Dan believes the lessons his son learned while playing soccer have served him well in dealing with personal tragedy.
“They are learning to get up after they have fallen. I feel that doing a lot of sports has helped give him that perspective.”
Dan said many “very good people” in the community have reached out to help his family through such a difficult time.
“I would like to thank everyone at Escondido Soccer Club. They have been phenomenal, as has Cal South,” said Dan. He also wanted to give special thanks to Escondido Youth Baseball and to the family’s church, Community Lutheran Church in Escondido.
The tournament in which Danny was playing when he collapsed continued as doctors tried to establish what had happened to the young midfielder and it so happened that the same FC Heat teams that were playing that day made it to the final.
FC Heat’s director of coaching Steve Yorke ruled that the final should be postponed…until Danny can be there in person to watch and cheer on his friends.
It is a gesture that sums up the footballing community in Escondido and in youth soccer in Southern California as a whole.
Yorke described Danny as as hugely talented soccer player in an interview with the San Diego Union Tribune
“He has very fast feet and natural skills to beat a player one on one nearly every time,” Yorke said. “He has a nose for the goal and can score with either foot.”
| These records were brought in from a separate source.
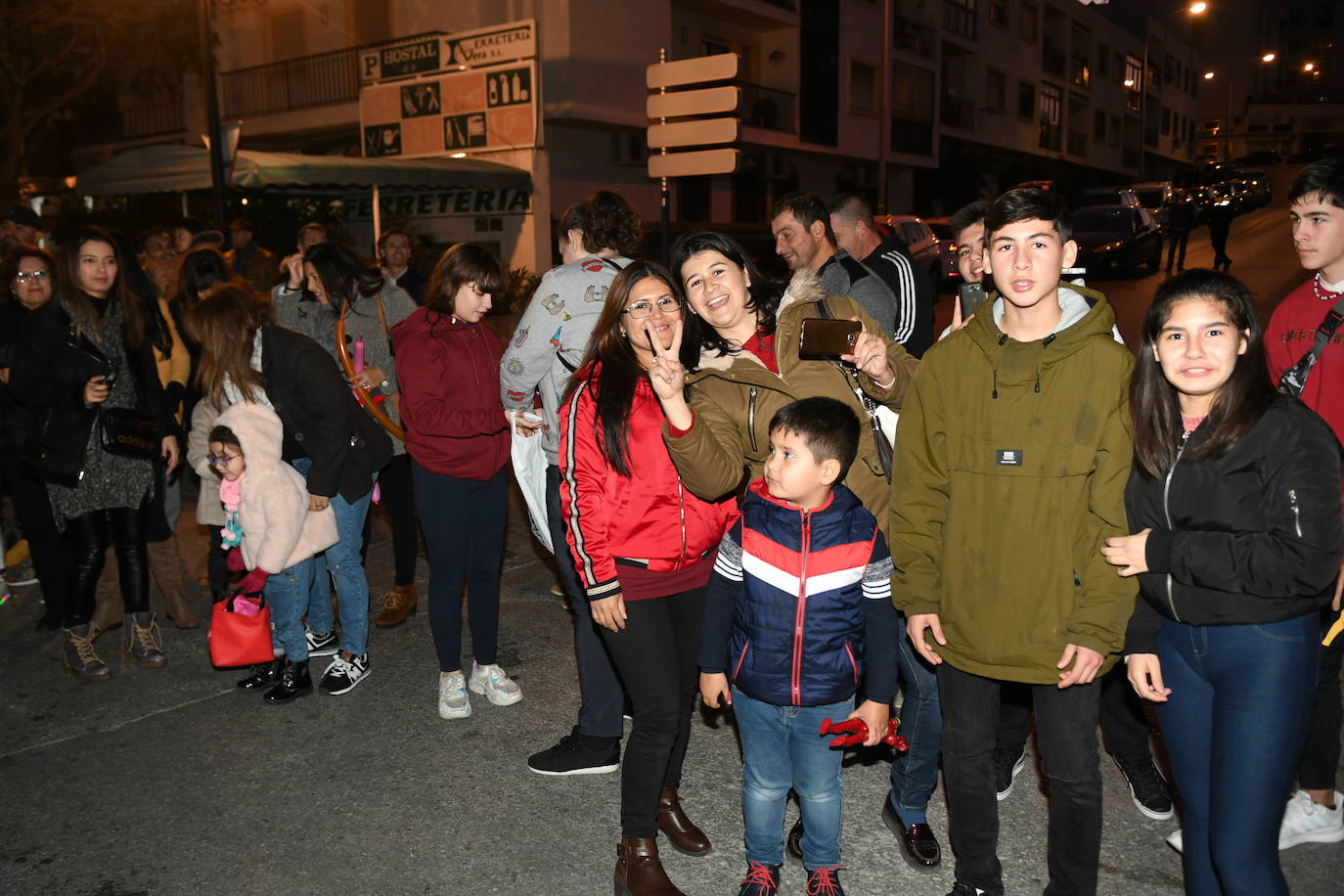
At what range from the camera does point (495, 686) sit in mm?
4910

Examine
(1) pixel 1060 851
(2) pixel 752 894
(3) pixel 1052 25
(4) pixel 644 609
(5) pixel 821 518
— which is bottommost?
(2) pixel 752 894

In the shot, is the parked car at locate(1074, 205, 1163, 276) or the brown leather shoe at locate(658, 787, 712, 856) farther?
the parked car at locate(1074, 205, 1163, 276)

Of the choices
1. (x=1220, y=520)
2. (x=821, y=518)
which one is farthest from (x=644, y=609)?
(x=1220, y=520)

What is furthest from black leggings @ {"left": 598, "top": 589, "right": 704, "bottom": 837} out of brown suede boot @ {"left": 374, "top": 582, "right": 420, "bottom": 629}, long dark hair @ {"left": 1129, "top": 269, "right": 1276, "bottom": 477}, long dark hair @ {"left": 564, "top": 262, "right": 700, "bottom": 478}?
brown suede boot @ {"left": 374, "top": 582, "right": 420, "bottom": 629}

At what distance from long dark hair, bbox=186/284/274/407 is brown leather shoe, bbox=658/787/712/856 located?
2815 millimetres

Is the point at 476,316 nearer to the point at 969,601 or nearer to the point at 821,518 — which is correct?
the point at 821,518

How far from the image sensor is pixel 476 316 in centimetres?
474

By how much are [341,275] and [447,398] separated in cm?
140

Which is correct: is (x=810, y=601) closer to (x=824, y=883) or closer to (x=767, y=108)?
(x=824, y=883)

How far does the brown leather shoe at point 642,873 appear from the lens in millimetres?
3285

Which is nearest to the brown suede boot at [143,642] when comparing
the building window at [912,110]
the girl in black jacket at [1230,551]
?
the girl in black jacket at [1230,551]

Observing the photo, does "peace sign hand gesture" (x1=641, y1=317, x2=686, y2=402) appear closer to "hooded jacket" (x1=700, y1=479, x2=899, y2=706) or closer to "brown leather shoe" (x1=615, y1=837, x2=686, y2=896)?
"hooded jacket" (x1=700, y1=479, x2=899, y2=706)

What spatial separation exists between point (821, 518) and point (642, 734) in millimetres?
947

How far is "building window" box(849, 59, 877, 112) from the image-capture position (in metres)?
31.8
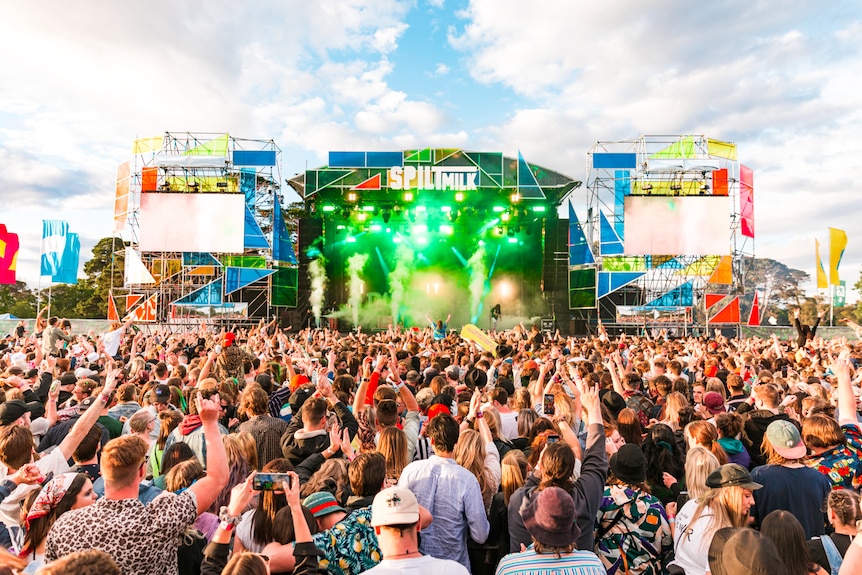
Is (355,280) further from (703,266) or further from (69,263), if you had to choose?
(703,266)

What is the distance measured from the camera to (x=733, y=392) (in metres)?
6.31

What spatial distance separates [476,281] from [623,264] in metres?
7.14

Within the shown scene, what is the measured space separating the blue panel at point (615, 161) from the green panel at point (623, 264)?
13.6 ft

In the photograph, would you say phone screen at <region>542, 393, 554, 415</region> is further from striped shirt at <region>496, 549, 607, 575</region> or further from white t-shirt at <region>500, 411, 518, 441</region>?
striped shirt at <region>496, 549, 607, 575</region>

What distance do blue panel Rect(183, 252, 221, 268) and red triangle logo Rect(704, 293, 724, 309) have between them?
2174 centimetres

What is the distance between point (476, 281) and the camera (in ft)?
97.8

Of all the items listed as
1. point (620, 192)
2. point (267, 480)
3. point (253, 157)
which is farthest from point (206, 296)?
point (267, 480)

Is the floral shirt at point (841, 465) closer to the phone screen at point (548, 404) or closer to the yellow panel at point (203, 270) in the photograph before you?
the phone screen at point (548, 404)

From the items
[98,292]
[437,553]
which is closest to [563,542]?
[437,553]

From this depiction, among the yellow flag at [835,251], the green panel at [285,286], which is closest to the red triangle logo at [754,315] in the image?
the yellow flag at [835,251]

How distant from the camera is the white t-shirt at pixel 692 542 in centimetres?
287

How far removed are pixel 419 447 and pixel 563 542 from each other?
2280 millimetres

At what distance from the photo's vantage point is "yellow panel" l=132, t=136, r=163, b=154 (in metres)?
26.5

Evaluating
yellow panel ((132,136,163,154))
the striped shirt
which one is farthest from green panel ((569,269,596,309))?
the striped shirt
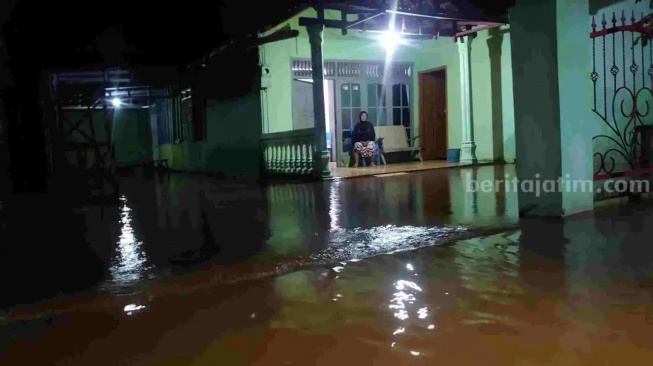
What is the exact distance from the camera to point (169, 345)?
93.3 inches

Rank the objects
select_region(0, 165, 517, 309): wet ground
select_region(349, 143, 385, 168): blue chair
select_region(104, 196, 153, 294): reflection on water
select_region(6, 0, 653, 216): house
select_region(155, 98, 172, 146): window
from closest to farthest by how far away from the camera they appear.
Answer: select_region(104, 196, 153, 294): reflection on water → select_region(0, 165, 517, 309): wet ground → select_region(6, 0, 653, 216): house → select_region(349, 143, 385, 168): blue chair → select_region(155, 98, 172, 146): window

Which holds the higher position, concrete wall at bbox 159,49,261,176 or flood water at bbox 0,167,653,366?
concrete wall at bbox 159,49,261,176

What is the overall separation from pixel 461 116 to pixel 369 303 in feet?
37.4

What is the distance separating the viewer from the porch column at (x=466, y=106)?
41.5 feet

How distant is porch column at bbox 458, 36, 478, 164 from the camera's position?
1264 cm

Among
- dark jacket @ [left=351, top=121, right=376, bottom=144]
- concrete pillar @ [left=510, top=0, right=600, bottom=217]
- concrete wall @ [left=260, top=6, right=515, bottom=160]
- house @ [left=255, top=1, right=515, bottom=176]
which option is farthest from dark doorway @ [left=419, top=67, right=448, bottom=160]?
concrete pillar @ [left=510, top=0, right=600, bottom=217]

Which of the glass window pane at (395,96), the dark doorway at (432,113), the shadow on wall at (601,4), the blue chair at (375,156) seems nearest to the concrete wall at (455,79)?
the dark doorway at (432,113)

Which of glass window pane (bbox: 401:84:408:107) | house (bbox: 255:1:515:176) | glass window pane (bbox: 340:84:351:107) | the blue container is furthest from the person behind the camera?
glass window pane (bbox: 401:84:408:107)

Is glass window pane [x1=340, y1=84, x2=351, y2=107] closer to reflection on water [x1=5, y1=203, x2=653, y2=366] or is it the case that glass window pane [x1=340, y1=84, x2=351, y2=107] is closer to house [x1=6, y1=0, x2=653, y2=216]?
house [x1=6, y1=0, x2=653, y2=216]

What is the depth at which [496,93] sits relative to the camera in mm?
12609

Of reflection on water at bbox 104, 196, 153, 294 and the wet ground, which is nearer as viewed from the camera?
reflection on water at bbox 104, 196, 153, 294

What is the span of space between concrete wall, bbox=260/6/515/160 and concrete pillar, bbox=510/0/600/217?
7.17 m

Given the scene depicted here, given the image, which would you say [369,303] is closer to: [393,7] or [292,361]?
[292,361]

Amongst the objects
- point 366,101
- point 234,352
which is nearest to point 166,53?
point 366,101
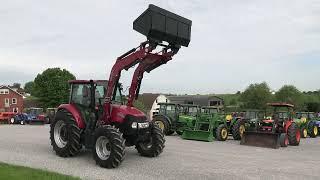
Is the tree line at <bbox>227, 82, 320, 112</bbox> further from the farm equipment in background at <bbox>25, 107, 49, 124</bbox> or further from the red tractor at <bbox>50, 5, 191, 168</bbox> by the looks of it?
the red tractor at <bbox>50, 5, 191, 168</bbox>

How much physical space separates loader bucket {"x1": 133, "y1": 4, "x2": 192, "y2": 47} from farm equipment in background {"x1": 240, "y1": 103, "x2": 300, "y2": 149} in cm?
735

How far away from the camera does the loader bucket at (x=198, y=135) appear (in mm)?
20922

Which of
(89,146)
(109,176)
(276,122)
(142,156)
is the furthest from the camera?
(276,122)

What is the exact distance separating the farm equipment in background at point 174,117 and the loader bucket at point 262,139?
4.31 meters

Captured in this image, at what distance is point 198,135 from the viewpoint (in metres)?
21.2

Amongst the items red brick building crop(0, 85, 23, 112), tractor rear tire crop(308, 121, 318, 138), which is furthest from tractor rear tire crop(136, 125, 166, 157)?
red brick building crop(0, 85, 23, 112)

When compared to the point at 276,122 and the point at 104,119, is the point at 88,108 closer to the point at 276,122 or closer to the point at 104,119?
the point at 104,119

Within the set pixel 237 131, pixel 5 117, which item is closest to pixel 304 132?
pixel 237 131

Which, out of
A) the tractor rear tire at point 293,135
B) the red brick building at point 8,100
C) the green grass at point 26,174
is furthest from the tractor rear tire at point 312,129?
the red brick building at point 8,100

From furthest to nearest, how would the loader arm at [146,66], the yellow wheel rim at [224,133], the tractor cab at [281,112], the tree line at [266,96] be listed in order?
the tree line at [266,96]
the yellow wheel rim at [224,133]
the tractor cab at [281,112]
the loader arm at [146,66]

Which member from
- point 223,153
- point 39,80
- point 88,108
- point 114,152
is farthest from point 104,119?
point 39,80

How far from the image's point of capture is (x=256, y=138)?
62.5 feet

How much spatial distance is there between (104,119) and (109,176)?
104 inches

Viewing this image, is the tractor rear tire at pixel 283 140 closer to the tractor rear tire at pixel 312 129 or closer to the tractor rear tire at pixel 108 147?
the tractor rear tire at pixel 312 129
He said Danny received first aid almost immediately because two of the parents on the sidelines that night had medical training.
“A paramedic who is the father of one of my players was watching the game. He came on the field and nobody moved Danny and just kept him calm,” Yorke said.
“Next to the field was Dr. Peter Minkoff, who is one of the directors of FC Heat. We called the paramedics who tested his blood pressure and transported him to the hospital.”
For the Smuts family, the events of the past month also have their own financial challenges; they must restructure – and in some cases, rebuild – their home to make it wheelchair-accessible and allow Danny’s transition to run as smoothly as possible.
For that reason, a GoFundMe Campaign has been launched to help with medical expenses and build a new bathroom for Danny.
In his message to potential donors, Dan Sr. writes proudly of his son. ”His optimism continues to be contagious to everyone he meets. Through rigorous therapy for hours a day, he is making extreme progress in regaining his independence.
“He is now using a wheelchair to move himself around the hospital, and his shoulder and core strength is improving.”
For anyone interested in supporting Danny, here’s the link to the donation page:
If ever there was a youth player – and a family – deserving of the support of the soccer family in the United States, it would be the Smuts of Escondido.
Spinal strokes are extremely rare. They occur in just 1.2 percent of stroke cases. Patients can see either a gradual recovery over several months or they may never regain the use of their legs, bowel and bladder functions.
The full effects of Danny’s stroke – and its long- term effects – will become much clearer over the next six months. He is supposed to start high school at Mission Hills, where his father teaches science, at the end of August.
Football.com will keep you posted on Danny’s progress.